Description
3, University of Toledo, Toledo, Ohio, United States
2, University of Toledo, Toledo, Ohio, United States
Future high performance PV devices are expected to be tandem cells consisting of a low-bandgap bottom cell and a high-bandgap top cell. In this study, we developed a cradle-to-end of use life cycle inventory to evaluate the environmental impacts, primary energy demand (PED), and energy payback time (EPBT) for four integrated two-terminal tandem solar cells comprised of either Si bottom and lead-based perovskite (PKPb) top cell (Si/PKPb), copper indium gallium selenide (CIGS) and PKPb (CIGS/PKPb), copper zinc tin selenide (CZTS) and PKPb (CZTS/PKPb), or tin-lead based perovskite (PKSn,Pb) and PKPb (PKSn,Pb/PKPb). The environmental impacts from single junction Si solar cells were used as a reference point to interpret the results. We found that the environmental impacts for a 1 m2 area of a cell was largely determined by the bottom cell impacts and ranged from 50 % (CZTS/PKPb) to 120 % of a Si cell. The ITO layer used in Si/PKPb, CZTS/PKPb, and PKSn,Pb/PKPb is the most impactful after the Si and CIGS absorbers, and contributed up to 70 % (in PKSn,Pb/PKPb) of the total impacts for these tandem PVs. Manufacturing a single two-terminal device was found to be a more environmentally friendly option than manufacturing of the two constituent single-junction cells, and can reduce the environmental impacts by 30 % due to the exclusion of extra glass, encapsulation, front contact and back contact layers.
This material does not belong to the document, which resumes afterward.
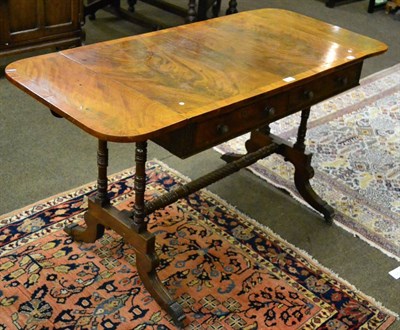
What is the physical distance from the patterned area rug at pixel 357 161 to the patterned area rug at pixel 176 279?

PED analysis indicated that PKSn,Pb/PKPb manufacturing has the least energy-intensive processing, and the EPBTs of Si/PKPb, CIGS/PKPb, CZTS/PKPb, and PKSn,Pb/PKPb tandems were found to be ~13, ~7, ~2, and ~1 months, respectively. On an impacts/kWh of Si basis the environmental impacts of all the devices were much higher (up to ~10 times). These results can be attributed to the low photoconversion efficiency (PCE) and short lifetime that were assumed. While PKSn,Pb/PKPb has higher impacts than Si based on today’s low PCE (21 %) and short lifetime (5 yr) assumptions, it can outperform Si if its lifetime and PCE reach 16 yr and PCE of 30%. Of the configuration considered, the PKSn,Pb/PKPb structure is the most environmentally friendly technology.